If the projects discussed above are not successfully developed, the sales
and profitability of the combined company may be adversely affected in
future periods.
<PAGE>
RESULTS OF OPERATIONS
The results of operations for the three and six months ended June 30, 2000
and 1999 include the effect of the REZ acquisition, which was completed on
April 3, 2000 and is discussed in Note 4 to the unaudited condensed
consolidated financial statements contained herein. In accordance with
purchase accounting, REZ's results of operations subsequent to the
acquisition date are included in the accompanying unaudited condensed
consolidated financial statements.
THREE MONTHS ENDED JUNE 30, 2000 AND 1999
Net revenues. Net revenues for the three months ended June 30, 2000
increased to $52.4 million from $9.2 million for the three months ended June
30, 1999. Revenues increased primarily due to the acquisition of REZ.
Excluding the effect of REZ, revenues increased $3.1 million, or 33.5%
primarily due to higher transaction levels for Pegasus Electronic
Distribution and Pegasus Commission Processing.
Revenues for our hospitality segment were $34.3 million for the three months
ended June 30, 2000. Included in the three months ended June 30, 2000 is
$27.7 million in hospitality revenues related to REZ's operations subsequent
to the April 3, 2000 effective date of the acquisition. Excluding the
effect of REZ, hospitality revenues increased $1.7 million, or 34.7% for the
three months ended June 30, 2000 compared to the same period in 1999.
Pegasus Commission Processing revenues increased approximately 41.0% for the
three months ended June 30, 2000 compared to the same period in 1999 as a
result of a 35.2% increase in the number of hotel commission transactions
processed for our member travel agencies. The increase in the number of
transactions was due in part to an increase in the number of hotel
properties and travel agencies participating in Pegasus Commission
Processing.
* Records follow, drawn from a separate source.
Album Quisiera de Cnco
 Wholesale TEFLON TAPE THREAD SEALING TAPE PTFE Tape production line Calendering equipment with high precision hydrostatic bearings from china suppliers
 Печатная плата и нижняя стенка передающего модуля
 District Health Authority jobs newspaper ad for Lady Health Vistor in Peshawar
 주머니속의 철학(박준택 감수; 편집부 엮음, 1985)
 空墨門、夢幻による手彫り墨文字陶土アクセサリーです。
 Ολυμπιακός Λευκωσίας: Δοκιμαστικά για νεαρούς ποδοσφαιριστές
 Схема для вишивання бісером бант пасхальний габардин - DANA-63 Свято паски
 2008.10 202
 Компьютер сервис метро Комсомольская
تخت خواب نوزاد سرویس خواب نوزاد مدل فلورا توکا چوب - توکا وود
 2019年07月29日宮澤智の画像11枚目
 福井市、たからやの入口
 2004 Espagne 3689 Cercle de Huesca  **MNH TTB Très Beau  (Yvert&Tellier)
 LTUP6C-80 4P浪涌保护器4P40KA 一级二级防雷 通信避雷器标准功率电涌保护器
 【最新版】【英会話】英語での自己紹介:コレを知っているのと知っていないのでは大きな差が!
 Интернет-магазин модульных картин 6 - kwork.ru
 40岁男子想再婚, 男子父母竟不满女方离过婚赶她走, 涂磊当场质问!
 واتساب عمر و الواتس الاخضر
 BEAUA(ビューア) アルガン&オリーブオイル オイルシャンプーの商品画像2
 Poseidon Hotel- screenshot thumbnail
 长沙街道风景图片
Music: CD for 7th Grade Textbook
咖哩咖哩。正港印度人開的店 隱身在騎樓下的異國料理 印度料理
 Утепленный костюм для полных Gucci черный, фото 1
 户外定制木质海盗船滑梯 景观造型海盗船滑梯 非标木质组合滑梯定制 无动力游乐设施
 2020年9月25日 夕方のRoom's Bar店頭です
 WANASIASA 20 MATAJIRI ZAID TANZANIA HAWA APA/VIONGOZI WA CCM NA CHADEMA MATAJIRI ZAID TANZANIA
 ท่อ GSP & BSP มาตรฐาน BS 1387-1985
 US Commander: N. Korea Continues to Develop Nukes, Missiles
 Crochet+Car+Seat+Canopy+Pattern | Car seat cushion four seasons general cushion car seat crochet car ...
The value of commissions paid to member travel agencies through
our commission processing service increased 41.2% for the three months ended
June 30, 2000 compared to the same period in 1999 because of an increase in
the number of hotel commission transactions processed combined with an
increase in the average value of commissions processed. Net revenues arising
from the increase in commissions paid was somewhat offset by a reduction in
the average fee received from participating travel agencies for
consolidating and remitting hotel commission payments. The decrease in
travel agency fees is due to consolidation within the travel agency
industry. Pegasus expects this trend to continue.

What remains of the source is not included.